A bunch of schoolmates soon agreed to become instructors. More recently, a student from a local secondary school signed up to teach a lesson on baking chocolate chip cookies. Explorexa eventually had enough activities to last several weeks.
“We had already planned for the next three or four weeks, just to put that off our mind because we need to focus on the marketing, making a social media account and everything,” Arsh said.
However, Explorexa failed to attract much interest for the first round of lessons starting Jul 18. The website was only getting a maximum of 200 views. Mihika and Arsh felt discouraged after putting so much into it.
“We weren't sure whether to continue, but we had already put so much effort into it, we just decided to give it a go,” Mihika said.
The two of them ramped up publicity efforts on social media, including getting their parents and friends to share it with others from across the globe. In the second week, Explorexa saw a spike in sign-ups.
“That actually filled us with a lot of confidence,” Arsh said, adding that they thought it would be at least a month before interest picked up. “It just inspired us to do more work, putting in as much effort as we can during this (COVID-19) season.”
A few weeks in, Mihika said she is “pretty proud” of the feedback so far, although she encouraged more parents and students to give reviews. Students can also suggest what lessons they would like to see.
Still, Arsh expects to see a dip in sign-ups when COVID-19 restrictions are eventually lifted, but insisted that they will continue to run Explorexa. The platform, like learning through YouTube videos, will remain relevant, he predicted.
Nevertheless, Mihika and Arsh admitted that it is a lot of work. They have to search for new instructors and activities, sit in for lessons to ensure everything runs smoothly, respond to feedback and manage the social media accounts.
Mihika is optimistic as the lessons are usually conducted after school or on weekends. If things start to get really hectic, she plans to get more volunteers on board. Some of her friends have already expressed interest.
“We can launch clubs in our school where people can actually volunteer to help us maintain the website,” Arsh said.
Nevertheless, the pair have lofty ambitions for Explorexa.
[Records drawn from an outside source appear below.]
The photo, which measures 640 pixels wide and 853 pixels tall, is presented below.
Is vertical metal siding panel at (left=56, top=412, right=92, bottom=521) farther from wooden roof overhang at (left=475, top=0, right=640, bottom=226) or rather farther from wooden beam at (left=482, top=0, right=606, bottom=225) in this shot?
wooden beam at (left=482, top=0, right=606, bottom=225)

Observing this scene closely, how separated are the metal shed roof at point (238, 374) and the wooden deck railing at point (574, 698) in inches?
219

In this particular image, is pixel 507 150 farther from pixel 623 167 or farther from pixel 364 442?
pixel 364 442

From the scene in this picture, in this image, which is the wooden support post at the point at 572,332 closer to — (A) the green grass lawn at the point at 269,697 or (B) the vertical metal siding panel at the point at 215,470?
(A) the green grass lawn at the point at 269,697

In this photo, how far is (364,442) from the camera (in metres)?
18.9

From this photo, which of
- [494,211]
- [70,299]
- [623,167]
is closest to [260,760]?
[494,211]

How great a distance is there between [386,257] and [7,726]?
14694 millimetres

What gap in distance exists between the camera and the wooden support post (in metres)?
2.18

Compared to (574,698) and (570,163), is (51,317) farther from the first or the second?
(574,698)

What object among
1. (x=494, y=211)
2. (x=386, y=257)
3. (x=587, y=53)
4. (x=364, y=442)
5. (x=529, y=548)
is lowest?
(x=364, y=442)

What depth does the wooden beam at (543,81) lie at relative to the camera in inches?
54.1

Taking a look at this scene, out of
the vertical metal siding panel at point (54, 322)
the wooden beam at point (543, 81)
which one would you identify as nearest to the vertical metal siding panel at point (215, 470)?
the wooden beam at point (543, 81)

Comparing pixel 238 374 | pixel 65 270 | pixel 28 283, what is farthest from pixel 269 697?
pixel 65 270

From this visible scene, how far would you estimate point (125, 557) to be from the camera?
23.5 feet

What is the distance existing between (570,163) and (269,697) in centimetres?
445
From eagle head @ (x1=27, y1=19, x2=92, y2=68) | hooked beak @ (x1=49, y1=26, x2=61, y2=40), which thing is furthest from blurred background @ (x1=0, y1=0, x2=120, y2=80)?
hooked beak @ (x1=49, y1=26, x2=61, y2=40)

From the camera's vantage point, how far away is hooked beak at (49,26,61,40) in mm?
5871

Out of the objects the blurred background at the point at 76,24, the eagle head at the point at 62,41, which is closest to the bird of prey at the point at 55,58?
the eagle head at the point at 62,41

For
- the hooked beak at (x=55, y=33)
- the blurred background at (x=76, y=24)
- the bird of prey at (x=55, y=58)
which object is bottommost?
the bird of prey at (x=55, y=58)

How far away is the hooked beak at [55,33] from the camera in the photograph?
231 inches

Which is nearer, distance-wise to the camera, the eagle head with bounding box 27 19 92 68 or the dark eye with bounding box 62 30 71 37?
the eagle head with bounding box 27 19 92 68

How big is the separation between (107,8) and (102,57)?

They are currently working on issuing certificates to instructors, and finding more variations of popular activities like arts and sports.
This includes introducing lesser-known sports like rounders, which is similar to baseball.
Down the road, they hope to launch an Explorexa app and a one-to-one tutoring function for subjects taught in school. They also discussed adding in-depth “masterclasses” taught by older and more seasoned instructors.
But one thing will remain constant: That the platform is free to use.
“For starters, we definitely hope to grow in Singapore and neighbouring Southeast Asian countries, as I know they've been hugely affected (by COVID-19),” Mihika said, adding that the aim is to get as many students as possible.
“I think the main goal of what we believe is that we need to keep it free, because the main goal is just to help out kids, it's never to make a profit.”